## START QUOTED TEXT

It's actually a good example of the point developer1 was making: cars and shell scripts are perfectly safe if operated by highly competent people, and only become (extremely) dangerous when operated by incompetents, but in practice most operators are incompetent, in denial, and refuse to learn from others' mistakes.
> I don't think I can imagine anything less robust than cars, in terms of the frequency and severity of operational failure.
Maybe US cars :P
> They're pretty much the deadliest thing we've ever invented that wasn't actually designed to kill people.
It's a box weighing 1-2 tons that travels at 100kmh+. Millions (billions?) of km are driven every year. There will be accidents for both good drivers and bad. This won't change.
> cars and shell scripts are perfectly safe if operated by highly competent people, and only become (extremely) dangerous when operated by incompetents, but in practice most operators are incompetent, in denial, and refuse to learn from others' mistakes.
That's simply untrue - both points. Highly competent drivers will have accidents. I highly doubt you feel extreme danger when you get behind the wheel/in a car. The way you phrase it, one expects millions of fatalities daily.
Part of the journey into Linuxdom is learning a healthy dose of fear for that command. I always pause over the enter key for a few seconds, even when I'm sure I haven't typo'ed.
The sorts of bugs people experience with Java mostly result in a crashed/stalled/hung process. Bash bugs erase your entire file system. The thing about Bash is that it is trivially easy to make these sorts of mistakes- the language just isn't suitable to general purpose scripting.
It shouldn't be able to erase your filesystem unless you are running as root or doing something equally stupid. That's pretty much common sense stuff for anyone that isn't a beginner.
Yeah the "common sense stuff for anyone that isn't a beginner" argument is repeated ad nauseam, and even the largest companies make this mistake in their largest products. Take Valve - they should know how to write good code, right? And yet, last week an article was on top of HN, outlining how they put:
"rm -rf '$STEAMROOT'/*" in their code, used to remove the library. But hey, no one checked if $STEAMROOT is not empty, so when it was for one user, Steam deleted all of his personal files, whole /home and /media directories next time it started.
I'm not saying that command line tools shouldn't be used,but sometimes they are just too powerful for some users,and stupid mistakes like this happen.
You're right to an extent, but this isn't relevant to the Java vs Bash discussion. The largest companies make this kind of mistake in whatever language they happen to use.
People delete data and screw things up in MapReduce jobs for Hadoop. A lot.
If you're worried about that, don't give the script permissions to access your entire filesystem. Easily handled with separate users, cgroups, assorted containerisation, and more.
> The shell is just not suitable for extremely robust programs.
Absolute statements like this are usually wrong. This one does not escape the rule. When Linux distros init is mostly bash scripting, there is very little need to further prove that robust systems can be written in bash scripting without the language fighting the developer.
Wait, is it really a good argument for shell-based approach when all major distros are switching to the systemd due to the configuration/maintainability/boilerplate issues with bash init scripting?
I'm not going into the systemd VS sysvinit discussion. For my argumentation, it is enough to recognize bash based sysvinit has been with us for circa 20 years with no stability problems.
I think most of was was written also applies to any normal programming language. You could write this in Python, Ruby, Javascript, Java or C# without any problems. The code would probably be easier to read also. The only special thing is the web page scraping that could be done by a library but the same thinking about scalability and the use of a single computer instead of a hadoop cluster still holds even if you're reading from file systems or databases.

## END QUOTED TEXT
## START DATA PROVIDED

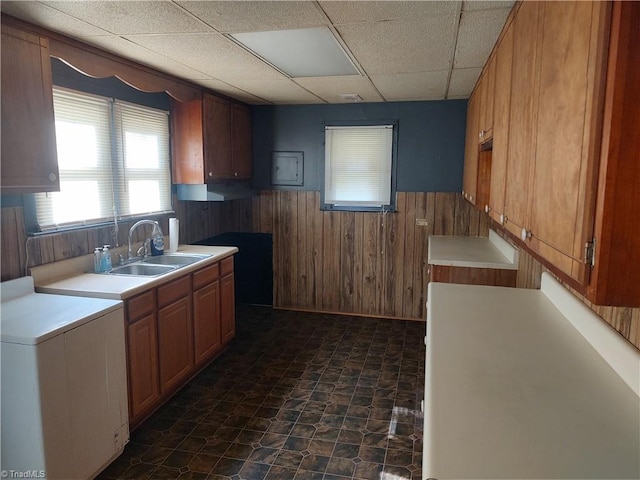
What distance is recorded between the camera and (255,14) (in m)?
2.11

## END DATA PROVIDED

In the forum thread, list every language named in the sentence that begins "You could write this in". Work only from the forum thread; the data has no part in this.

__WRITTEN ANSWER__.
Python, Ruby, Javascript, Java, C#